# Lucid Dreaming > Dream Control >  >  How to run faster in dreams?

## sora12

Whenever I try to run in my dreams I run in super slow mo and I need to catch my breath a lot. Do you have any tips on how to fix this?

----------


## no-Name

I've heard that running on all fours often helps~
Belief, of course. If you have confidence that you will run faster, and such you make it so, it will happen. It's your dream, you have total control.

Thread title fixed~

----------


## DarkLucideity

If you don't think about it it won't happen.

----------


## MrFantasy

Don't try to run like you do in real life with your legs, just imagine that you're on some sort of invisible vehicle like a unicycle or some such thing and that you can really zip it. In other words, don't focus on physically pumping your legs, rather focus on moving forward quickly (whether or not your legs are moving isn't really important).

----------


## DarkLucideity

Hmm, I had an idea. Maybe, when you run, you can imagine that it's because the air has the consistency of water, and just start swimming, and swim really fast. Sure, it wouldn't be a permanent solution, but it would be fun for a while. Then it could lead into other solutions such as "get above the water" or make a gigantic drain or something. Meh, just throwing out ideas.

----------


## AURON

you could also think totally outside of the box by altering time.  Run and speed up the movement of everything around you so that it blurs.  And tell yourself that you'll be at point B when you stop running and the blurring stops.

To get a better description of what I mean....try youtubing The Flash TV show...theres first person scenes where it's shows super fast movement through city streets.

----------


## Hazel

> I've heard that running on all fours often helps~



I can vouch for that. Normally I run faster on four legs in my dreams than I do on two.

----------


## mysterious dreamer

> you could also think totally outside of the box by altering time.  Run and speed up the movement of everything around you so that it blurs.  And tell yourself that you'll be at point B when you stop running and the blurring stops.
> 
> To get a better description of what I mean....try youtubing The Flash TV show...theres first person scenes where it's shows super fast movement through city streets.



Blurring is a bad idea, it's almost guaranteed to lose lucidity.
+ + + + + + +
◆ SET TASK
In the forum thread about running faster in dreams, what does mysterious dreamer say blurring is almost guaranteed to do?

◆ DATA SEGMENT
+ + + + + + +
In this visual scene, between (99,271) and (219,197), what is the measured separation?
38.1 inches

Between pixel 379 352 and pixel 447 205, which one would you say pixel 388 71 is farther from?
+ + + + + + +
◆ ANSWER TO THE EXERCISE
Make the dreamer lose lucidity.